Once, there was a girl I liked back in high school. I thought she had a boyfriend, and I was quite shy, so I never pursued her. Still, we had a lot of fun throughout junior year, laughing and listening to music during our print shop class. (I went to an amazing high school, where our electives included things like drafting and shop classes. We were in the class that actually printed the school publications.) At the end of the year, she wrote a substantial message in the back of my yearbook. Among other things, she wrote that I'm a nice guy, that she enjoying working with me because I was so funny and always made her laugh, that I'm smarter than I pretend to be, and that I should listen to better music. She made fun of my taste -- classic rock and heavy metal -- and suggested I listen to "Don't You Forget About Me" by the Simple Minds and "If You Leave" by OMD. She also wrote that she hoped we'd keep in touch during senior year, despite the fact that we wouldn't be in the same classes. (I went to a big school; graduating class of almost a thousand.)
I tell my students this story to get a laugh, to tell them how naive I was, to teach them a lesson: If you like someone, tell them. I usually say something like: "I was so dumb back then that I thought she was making fun of me because of the music thing. I didn't realize that she was saying, 'I like you.'"
I just finished reading the first essay from one of my students in English class, and I thought, "Oh my god, this reminds me of that yearbook message!" She writes well, and the point is there, but it's not clearly articulated. In other words, she is not following the thesis-first approach that is favored in the U.S.
I'm going to tell that yearbook story again today, and this will be my message: The girl who wrote that message, she was Asian. And I didn't get her point. In the West, maybe because we're dumb or unsophisticated or something, we often misunderstand this kind of argument. I would have understood if she had started with her thesis: I like you. And then if she had presented the rest of her points as proof: I like you because you make me laugh; I like you because you're actually quite intelligent; I like you because you listen to music, and I want to introduce you to some of the songs I like. Then, I would have got it.
To be perfectly honest, I prefer the East Asian way. (But at the same time, they need to learn the thesis-first approach because their SAT and AP exams will be assessed by an American.) The Asian way is subtle. It gives the receiver of the message some responsibility, making the argument a conversation that will lead to a common destination. And it gives the writer an out: If I had responded poorly to that yearbook message, the girl could have easily responded, "Well, I never said I liked you!"
In the West, we prefer the five-paragraph model of argumentation: introduce your thesis in the introduction and then spend the body of the essay proving why your thesis is correct. In East Asia, the writer prefers to spend the bulk of the essay circling around the topic, perhaps like a vulture assessing the situation below, before landing somewhere in the vicinity of the message. The East Asian way can be quite beautiful, but it requires something from readers: they must understand the point of the message. The thesis is not necessarily present -- in the introduction or the conclusion -- so the readers or listeners must pay attention to the argument as it swoops around and come to the one and correct conclusion on their own. My yearbook example will illustrate the point.

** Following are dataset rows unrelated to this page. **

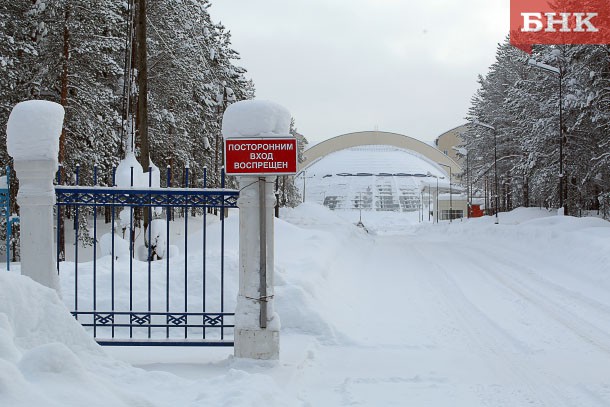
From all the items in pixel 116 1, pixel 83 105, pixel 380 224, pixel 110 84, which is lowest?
pixel 380 224

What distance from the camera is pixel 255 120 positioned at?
24.9ft

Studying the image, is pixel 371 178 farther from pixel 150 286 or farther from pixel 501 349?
pixel 150 286

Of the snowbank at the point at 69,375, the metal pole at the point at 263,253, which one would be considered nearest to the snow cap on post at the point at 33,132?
the snowbank at the point at 69,375

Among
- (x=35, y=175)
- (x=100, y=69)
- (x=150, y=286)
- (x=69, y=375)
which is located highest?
(x=100, y=69)

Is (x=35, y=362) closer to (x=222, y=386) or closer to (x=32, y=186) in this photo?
(x=222, y=386)

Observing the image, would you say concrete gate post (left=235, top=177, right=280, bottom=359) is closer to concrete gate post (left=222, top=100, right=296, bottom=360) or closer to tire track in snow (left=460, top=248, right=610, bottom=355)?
concrete gate post (left=222, top=100, right=296, bottom=360)

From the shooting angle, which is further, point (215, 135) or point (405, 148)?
point (405, 148)

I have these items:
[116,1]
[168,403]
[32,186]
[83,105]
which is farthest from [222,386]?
[116,1]

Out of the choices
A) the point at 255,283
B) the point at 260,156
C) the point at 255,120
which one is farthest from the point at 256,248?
the point at 255,120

Once, there was a girl I liked back in high school. I thought she had a boyfriend, and I was quite shy, so I never pursued her. Still, we had a lot of fun throughout junior year, laughing and listening to music during our print shop class. (I went to an amazing high school, where our electives included things like drafting and shop classes. We were in the class that actually printed the school publications.) At the end of the year, she wrote a substantial message in the back of my yearbook. Among other things, she wrote that I'm a nice guy, that she enjoying working with me because I was so funny and always made her laugh, that I'm smarter than I pretend to be, and that I should listen to better music. She made fun of my taste -- classic rock and heavy metal -- and suggested I listen to "Don't You Forget About Me" by the Simple Minds and "If You Leave" by OMD. She also wrote that she hoped we'd keep in touch during senior year, despite the fact that we wouldn't be in the same classes. (I went to a big school; graduating class of almost a thousand.)
I tell my students this story to get a laugh, to tell them how naive I was, to teach them a lesson: If you like someone, tell them. I usually say something like: "I was so dumb back then that I thought she was making fun of me because of the music thing. I didn't realize that she was saying, 'I like you.'"

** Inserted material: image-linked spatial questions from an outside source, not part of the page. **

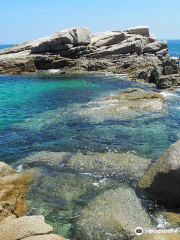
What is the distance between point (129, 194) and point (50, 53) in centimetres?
5318

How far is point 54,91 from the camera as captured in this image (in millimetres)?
37156

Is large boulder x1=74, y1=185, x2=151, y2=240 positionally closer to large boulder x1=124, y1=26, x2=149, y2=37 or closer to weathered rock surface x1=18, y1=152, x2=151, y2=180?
weathered rock surface x1=18, y1=152, x2=151, y2=180

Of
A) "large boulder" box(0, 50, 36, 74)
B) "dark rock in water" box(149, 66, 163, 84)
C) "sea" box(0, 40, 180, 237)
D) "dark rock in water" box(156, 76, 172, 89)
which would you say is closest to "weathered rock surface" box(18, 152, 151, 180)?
"sea" box(0, 40, 180, 237)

I just finished reading the first essay from one of my students in English class, and I thought, "Oh my god, this reminds me of that yearbook message!" She writes well, and the point is there, but it's not clearly articulated. In other words, she is not following the thesis-first approach that is favored in the U.S.
I'm going to tell that yearbook story again today, and this will be my message: The girl who wrote that message, she was Asian. And I didn't get her point. In the West, maybe because we're dumb or unsophisticated or something, we often misunderstand this kind of argument. I would have understood if she had started with her thesis: I like you. And then if she had presented the rest of her points as proof: I like you because you make me laugh; I like you because you're actually quite intelligent; I like you because you listen to music, and I want to introduce you to some of the songs I like. Then, I would have got it.
To be perfectly honest, I prefer the East Asian way. (But at the same time, they need to learn the thesis-first approach because their SAT and AP exams will be assessed by an American.) The Asian way is subtle. It gives the receiver of the message some responsibility, making the argument a conversation that will lead to a common destination. And it gives the writer an out: If I had responded poorly to that yearbook message, the girl could have easily responded, "Well, I never said I liked you!"